▶ _Brief_
Copy out the lines of the records word for word, beginning with the line that contains "How far from where" and continuing through the line that contains "2.69 metres". Give only those lines.

(Scene-based reasoning records)

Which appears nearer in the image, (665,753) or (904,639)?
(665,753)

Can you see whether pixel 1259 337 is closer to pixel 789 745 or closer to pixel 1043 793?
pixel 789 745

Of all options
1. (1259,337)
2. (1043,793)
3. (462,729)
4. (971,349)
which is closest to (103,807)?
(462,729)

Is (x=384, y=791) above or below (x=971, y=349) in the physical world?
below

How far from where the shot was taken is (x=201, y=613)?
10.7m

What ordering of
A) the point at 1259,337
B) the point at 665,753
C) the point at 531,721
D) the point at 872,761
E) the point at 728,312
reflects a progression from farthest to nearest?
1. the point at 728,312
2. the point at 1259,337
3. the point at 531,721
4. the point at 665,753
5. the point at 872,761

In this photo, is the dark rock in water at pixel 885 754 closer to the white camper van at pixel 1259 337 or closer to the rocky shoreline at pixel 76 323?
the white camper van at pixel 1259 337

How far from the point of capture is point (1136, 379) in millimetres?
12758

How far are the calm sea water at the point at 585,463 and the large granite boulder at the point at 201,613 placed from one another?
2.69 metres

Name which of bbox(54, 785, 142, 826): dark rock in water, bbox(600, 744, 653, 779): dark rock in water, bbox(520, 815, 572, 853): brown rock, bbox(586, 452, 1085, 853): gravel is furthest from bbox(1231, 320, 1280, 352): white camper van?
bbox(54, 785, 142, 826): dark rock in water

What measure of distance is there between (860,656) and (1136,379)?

▶ _Task solution_
How far from where the shot was taken is (x=201, y=613)?
10.7m

What ordering of
A) the point at 1259,337
B) the point at 665,753
C) the point at 531,721
D) the point at 872,761
E) the point at 728,312
reflects a progression from farthest to nearest?
1. the point at 728,312
2. the point at 1259,337
3. the point at 531,721
4. the point at 665,753
5. the point at 872,761

In this photo, is the dark rock in water at pixel 885 754 closer to the white camper van at pixel 1259 337 or closer to the rocky shoreline at pixel 76 323?
the white camper van at pixel 1259 337

How far from the point of capture is point (1136, 379) in millimetres?
12758

How far are the calm sea water at the point at 585,463 and the large granite boulder at the point at 201,613 placed from one another?
2.69 metres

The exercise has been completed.